そんなだから僕も気を良くして、わざわざ部屋の電気を消してキャンドルを灯すという演出に凝った。パチパチ暖炉で薪が爆ぜる音を聞きながら、心地良い闇に沈む。ムードは満点だ。
きんきん きらきら こうもりさん おまえは なにをねらってる――
興に乗ってイカレた帽子屋の歌やら心配性の仕立屋の歌やらを口の中で歌っていたら、いつの間にか真夜中も過ぎ、一時近くになっていた。外で庭石がじゃりじゃりいう音が聞こえて我に返った。こんな遅くに誰が来たんだろう?
そういえばマフィン君は?
ふと気付くと声がしない。不思議に思って首を回すと床に転がって寝ているのが目に入った。
それで、『ああ、そうだった』と思い出した。途中で何度か席を立とうとしたり、シチューをおかわりしようとしたので、お茶に睡眠薬を混ぜて眠らせたんだっけ。
それにしてもマフィン君は不器用だ。さっきまでカウチの上にいたはずなのに、寝返りでも打って落ちたのか。ま、一日くらい床で寝たって平気だろう。これでようやく目当てのことが出来るし、それに――
僕はキャンドルを吹き消し、カウチにかかっていたブランケットを取り上げて、マフィン君の体をすっぽり覆った。そして、まるでツタンカーメンの棺桶のようなシルエットになった彼をずるずる引きずって、暖炉前の低いテーブルの下に押し込んだ。ついでにソファのクッションやテーブルの本をじゃんじゃか彼の周りに積み上げ、ちょっと見にはそこに人間がいることなんか分からないようにした。まあ何で物が積み上げてあるのかも分からないわけだけど。
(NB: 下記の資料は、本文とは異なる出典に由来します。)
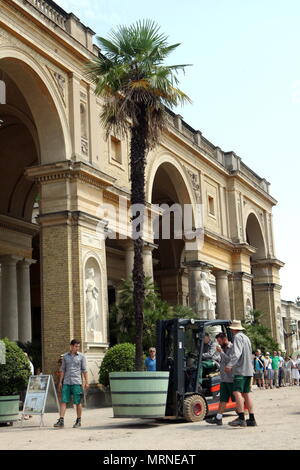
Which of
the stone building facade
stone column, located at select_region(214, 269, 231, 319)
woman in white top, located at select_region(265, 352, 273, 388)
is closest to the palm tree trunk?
the stone building facade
僕自身は、ガサガサ火かき棒で乱暴に炎を蹴散らして、暖炉の中にしゃがみ込んだ。壁は熱いけど、触れなければ大丈夫だ。
まもなく居間の大きなフランス窓の辺りでガラス切りを使うキーーッという細い音が聞こえ、続いてカチッと鍵が鳴った。黒い影法師が見えたかと思うと、太い腕がぬっとカーテンを払い、暗視ゴーグル付きのヘルメットに防弾チョッキ姿のお客様が四人、次々に姿を現した。銃を構えながら。
一人目はソファや飾り棚の間を縫って、ゆっくり居間を横断して行く。二人目と三人目はその援護をする形で両脇に付いている。彼らは僕にもマフィン君にも気付くことなくそのまま進み、やがて玄関の方に消えた。その後どうしたか、ここからは見えないけれど、階段を上がって行く足音が聞こえる。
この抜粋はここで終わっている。